- Task to carry out -
Starting from the line containing "Does bird's wing", write out the rest of the entries exactly, through the final line, including nothing else.

- Dataset rows -
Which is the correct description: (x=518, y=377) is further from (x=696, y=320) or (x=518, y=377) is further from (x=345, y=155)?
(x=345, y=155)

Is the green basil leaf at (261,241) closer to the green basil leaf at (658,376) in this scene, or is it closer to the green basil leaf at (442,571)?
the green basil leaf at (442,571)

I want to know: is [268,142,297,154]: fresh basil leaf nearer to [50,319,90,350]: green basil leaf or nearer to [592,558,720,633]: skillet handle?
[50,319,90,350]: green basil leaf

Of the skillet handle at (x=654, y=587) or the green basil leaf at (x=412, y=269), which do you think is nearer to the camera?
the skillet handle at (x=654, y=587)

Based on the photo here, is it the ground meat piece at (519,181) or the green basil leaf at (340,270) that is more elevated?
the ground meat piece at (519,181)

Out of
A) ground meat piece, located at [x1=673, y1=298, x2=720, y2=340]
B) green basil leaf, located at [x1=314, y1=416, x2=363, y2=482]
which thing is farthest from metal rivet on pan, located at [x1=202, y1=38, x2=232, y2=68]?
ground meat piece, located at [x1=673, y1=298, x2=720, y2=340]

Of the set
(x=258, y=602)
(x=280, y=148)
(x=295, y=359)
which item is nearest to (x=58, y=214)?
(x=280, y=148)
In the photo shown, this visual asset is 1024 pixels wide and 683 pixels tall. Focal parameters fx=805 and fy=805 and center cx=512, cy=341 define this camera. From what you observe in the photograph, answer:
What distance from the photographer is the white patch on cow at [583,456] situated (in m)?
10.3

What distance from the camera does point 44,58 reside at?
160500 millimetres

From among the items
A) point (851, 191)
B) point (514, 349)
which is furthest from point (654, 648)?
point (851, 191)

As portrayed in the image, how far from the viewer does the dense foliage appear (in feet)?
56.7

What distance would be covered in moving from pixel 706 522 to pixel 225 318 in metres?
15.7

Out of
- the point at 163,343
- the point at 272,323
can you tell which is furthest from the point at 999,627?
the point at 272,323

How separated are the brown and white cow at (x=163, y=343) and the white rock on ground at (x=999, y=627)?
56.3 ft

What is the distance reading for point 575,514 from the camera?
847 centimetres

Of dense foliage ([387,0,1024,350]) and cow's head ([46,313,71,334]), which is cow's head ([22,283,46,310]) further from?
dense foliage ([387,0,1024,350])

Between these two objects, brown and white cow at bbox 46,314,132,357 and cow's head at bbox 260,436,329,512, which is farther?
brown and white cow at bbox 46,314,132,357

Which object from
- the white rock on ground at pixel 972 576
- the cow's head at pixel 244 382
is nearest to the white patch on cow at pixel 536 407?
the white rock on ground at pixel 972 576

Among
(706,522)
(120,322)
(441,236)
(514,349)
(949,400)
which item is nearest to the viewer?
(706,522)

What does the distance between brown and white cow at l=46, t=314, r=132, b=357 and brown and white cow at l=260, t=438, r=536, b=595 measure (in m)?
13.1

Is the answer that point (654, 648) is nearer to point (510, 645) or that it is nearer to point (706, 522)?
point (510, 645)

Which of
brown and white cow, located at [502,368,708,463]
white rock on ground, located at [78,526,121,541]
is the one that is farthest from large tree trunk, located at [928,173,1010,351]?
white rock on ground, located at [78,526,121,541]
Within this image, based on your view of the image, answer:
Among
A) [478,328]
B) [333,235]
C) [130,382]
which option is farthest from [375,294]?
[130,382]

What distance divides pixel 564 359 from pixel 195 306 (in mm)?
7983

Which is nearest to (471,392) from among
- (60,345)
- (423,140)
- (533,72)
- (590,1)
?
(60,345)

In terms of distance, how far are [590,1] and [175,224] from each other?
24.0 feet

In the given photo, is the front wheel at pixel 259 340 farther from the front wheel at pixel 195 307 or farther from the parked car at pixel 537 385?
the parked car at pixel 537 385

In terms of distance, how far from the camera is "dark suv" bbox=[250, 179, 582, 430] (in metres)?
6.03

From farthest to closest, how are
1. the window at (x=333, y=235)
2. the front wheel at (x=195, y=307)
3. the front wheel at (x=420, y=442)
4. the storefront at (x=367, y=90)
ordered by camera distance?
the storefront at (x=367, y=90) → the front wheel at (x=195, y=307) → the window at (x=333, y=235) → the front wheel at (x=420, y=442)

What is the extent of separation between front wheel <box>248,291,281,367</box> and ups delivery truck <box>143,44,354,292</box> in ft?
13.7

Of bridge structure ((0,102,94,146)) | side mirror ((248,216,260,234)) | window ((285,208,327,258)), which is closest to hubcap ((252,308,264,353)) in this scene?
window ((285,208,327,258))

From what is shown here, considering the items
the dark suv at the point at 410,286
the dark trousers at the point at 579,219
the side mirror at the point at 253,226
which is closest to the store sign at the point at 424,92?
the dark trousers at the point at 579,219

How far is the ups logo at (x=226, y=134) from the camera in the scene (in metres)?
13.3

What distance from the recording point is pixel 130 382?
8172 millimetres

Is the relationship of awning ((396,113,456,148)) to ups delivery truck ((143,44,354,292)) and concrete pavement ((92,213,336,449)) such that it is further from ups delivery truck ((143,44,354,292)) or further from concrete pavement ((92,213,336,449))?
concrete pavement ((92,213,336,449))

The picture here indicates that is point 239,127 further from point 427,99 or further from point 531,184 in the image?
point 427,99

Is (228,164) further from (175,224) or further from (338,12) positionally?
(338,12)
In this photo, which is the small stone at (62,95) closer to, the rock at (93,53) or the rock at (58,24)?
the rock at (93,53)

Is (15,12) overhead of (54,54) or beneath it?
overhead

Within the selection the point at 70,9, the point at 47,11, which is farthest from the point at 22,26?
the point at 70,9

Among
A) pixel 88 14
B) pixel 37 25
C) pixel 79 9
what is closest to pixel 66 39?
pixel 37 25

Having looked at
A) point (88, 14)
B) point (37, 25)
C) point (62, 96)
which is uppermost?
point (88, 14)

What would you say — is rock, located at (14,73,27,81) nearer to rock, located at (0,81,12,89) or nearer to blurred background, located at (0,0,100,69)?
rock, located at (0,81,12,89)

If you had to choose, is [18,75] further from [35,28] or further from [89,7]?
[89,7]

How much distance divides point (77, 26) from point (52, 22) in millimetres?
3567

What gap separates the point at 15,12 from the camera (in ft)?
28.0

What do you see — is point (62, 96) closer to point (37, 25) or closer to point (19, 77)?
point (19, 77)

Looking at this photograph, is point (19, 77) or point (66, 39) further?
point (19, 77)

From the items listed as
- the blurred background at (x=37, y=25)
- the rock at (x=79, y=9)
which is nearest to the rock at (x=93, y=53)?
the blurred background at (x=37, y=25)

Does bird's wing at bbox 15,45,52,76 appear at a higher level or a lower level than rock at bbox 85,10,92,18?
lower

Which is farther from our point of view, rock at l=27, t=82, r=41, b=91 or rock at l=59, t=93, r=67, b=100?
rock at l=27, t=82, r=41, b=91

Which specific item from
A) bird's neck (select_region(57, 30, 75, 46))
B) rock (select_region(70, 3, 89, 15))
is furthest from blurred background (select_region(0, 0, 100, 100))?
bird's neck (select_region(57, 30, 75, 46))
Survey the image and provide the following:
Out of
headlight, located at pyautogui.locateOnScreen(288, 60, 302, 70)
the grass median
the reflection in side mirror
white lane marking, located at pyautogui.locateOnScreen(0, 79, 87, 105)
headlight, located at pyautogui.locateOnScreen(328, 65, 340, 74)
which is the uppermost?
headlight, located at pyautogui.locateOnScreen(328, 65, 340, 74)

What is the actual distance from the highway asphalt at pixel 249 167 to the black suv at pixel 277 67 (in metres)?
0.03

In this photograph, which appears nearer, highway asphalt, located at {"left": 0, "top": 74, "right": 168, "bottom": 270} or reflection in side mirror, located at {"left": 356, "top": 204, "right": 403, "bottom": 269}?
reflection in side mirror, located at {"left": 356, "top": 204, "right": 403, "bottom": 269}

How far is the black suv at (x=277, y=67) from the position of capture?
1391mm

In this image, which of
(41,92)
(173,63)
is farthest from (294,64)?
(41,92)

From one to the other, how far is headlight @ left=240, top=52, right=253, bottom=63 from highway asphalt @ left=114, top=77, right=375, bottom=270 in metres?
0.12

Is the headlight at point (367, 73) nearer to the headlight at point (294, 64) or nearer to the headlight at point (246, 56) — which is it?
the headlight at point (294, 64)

- The result -
Does bird's wing at bbox 15,45,52,76 appear at a higher level or a lower level than rock at bbox 85,10,92,18?
lower

Which is farther from our point of view, rock at l=27, t=82, r=41, b=91 or rock at l=59, t=93, r=67, b=100?
rock at l=27, t=82, r=41, b=91

Which specific item from
A) bird's neck (select_region(57, 30, 75, 46))
B) rock (select_region(70, 3, 89, 15))
is furthest from blurred background (select_region(0, 0, 100, 100))?
bird's neck (select_region(57, 30, 75, 46))
Survey the image and provide the following:
Out of
headlight, located at pyautogui.locateOnScreen(288, 60, 302, 70)
the grass median
the reflection in side mirror
white lane marking, located at pyautogui.locateOnScreen(0, 79, 87, 105)
headlight, located at pyautogui.locateOnScreen(328, 65, 340, 74)
which is the uppermost?
headlight, located at pyautogui.locateOnScreen(328, 65, 340, 74)

What is the actual distance from the highway asphalt at pixel 249 167 to the black suv at pixel 277 67 (in metres)?
0.03

In this photograph, which appears nearer, highway asphalt, located at {"left": 0, "top": 74, "right": 168, "bottom": 270} or reflection in side mirror, located at {"left": 356, "top": 204, "right": 403, "bottom": 269}?
reflection in side mirror, located at {"left": 356, "top": 204, "right": 403, "bottom": 269}

How far is the black suv at (x=277, y=67) from the position of capture?
1391mm

In this image, which of
(41,92)
(173,63)
is farthest from (294,64)?
(41,92)

From one to the other, how far is headlight @ left=240, top=52, right=253, bottom=63 from highway asphalt @ left=114, top=77, right=375, bottom=270 in metres?
0.12

Is the headlight at point (367, 73) nearer to the headlight at point (294, 64) or nearer to the headlight at point (246, 56) — which is it?
the headlight at point (294, 64)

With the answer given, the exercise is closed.